### RECORD EXTRACTS
************
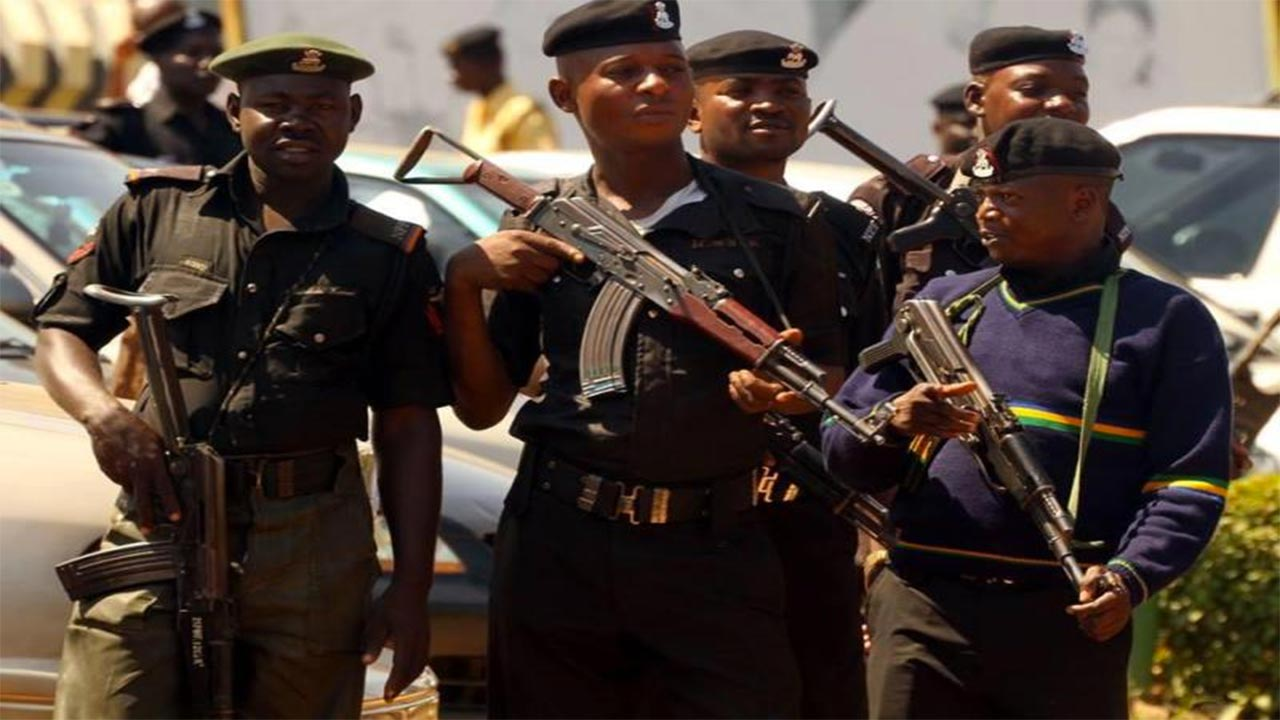 EXPOSED: Edo Policemen Who Frame Motorists, 'Sometimes With Cocaine' (Video)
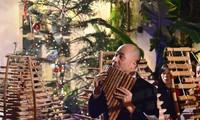 竹制乐器弹奏圣诞歌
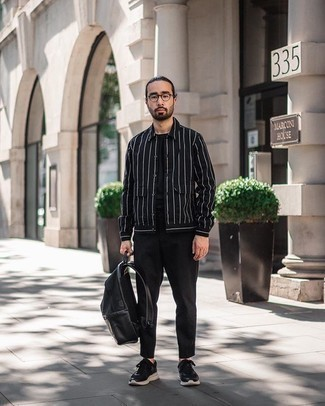Comment porter un sac à dos en cuir noir: Marie une veste-chemise à rayures verticales noire et blanche avec un sac à dos en cuir noir pour un look idéal le week-end. Une paire de des chaussures de sport noires et blanches est une option avisé pour complèter cette tenue.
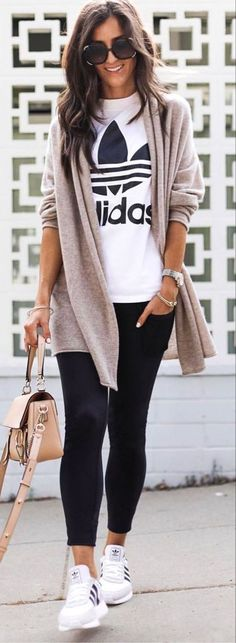 Mode Best Spring Outfits Casual 2019 for Women Ease Bug Bites with Easy Herbs Summertime means Legging Outfits, Athleisure Outfits, Cardigan Outfits, Cardigan Fashion, Vneck Outfit, Shirt Dress, Casual Fall Outfits, Spring Outfits, Cool Outfits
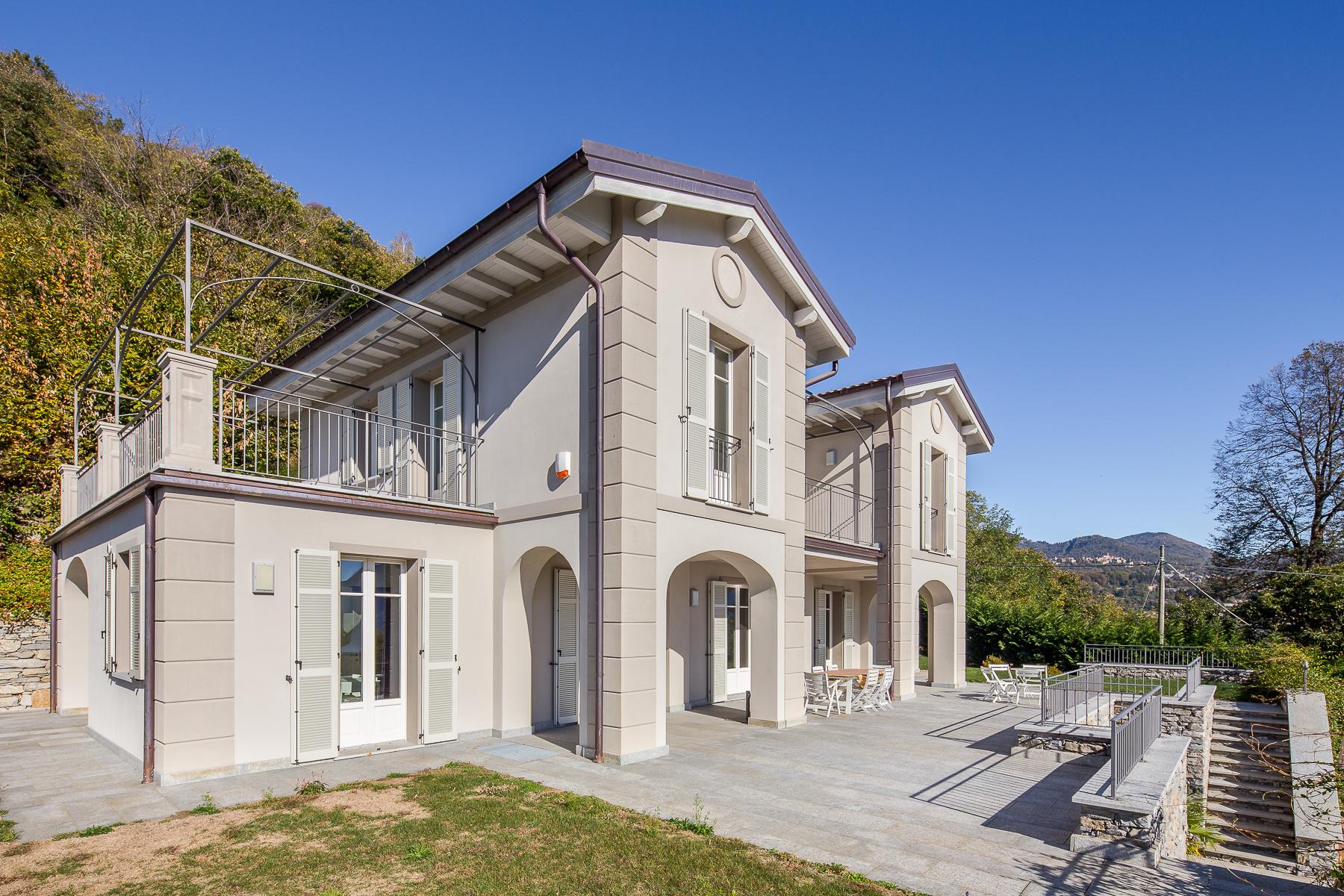 Villa in Vendita a Verbania: 5 locali, 419 mq - Foto 3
************
### WHAT IS NEEDED
Copy exactly the lines from the one containing "Comment porter un" through the final line of the records above, both included, and leave out any pictures.

### ANSWER TO THIS EXERCISE
Comment porter un sac à dos en cuir noir: Marie une veste-chemise à rayures verticales noire et blanche avec un sac à dos en cuir noir pour un look idéal le week-end. Une paire de des chaussures de sport noires et blanches est une option avisé pour complèter cette tenue.
 Mode Best Spring Outfits Casual 2019 for Women Ease Bug Bites with Easy Herbs Summertime means Legging Outfits, Athleisure Outfits, Cardigan Outfits, Cardigan Fashion, Vneck Outfit, Shirt Dress, Casual Fall Outfits, Spring Outfits, Cool Outfits
 Villa in Vendita a Verbania: 5 locali, 419 mq - Foto 3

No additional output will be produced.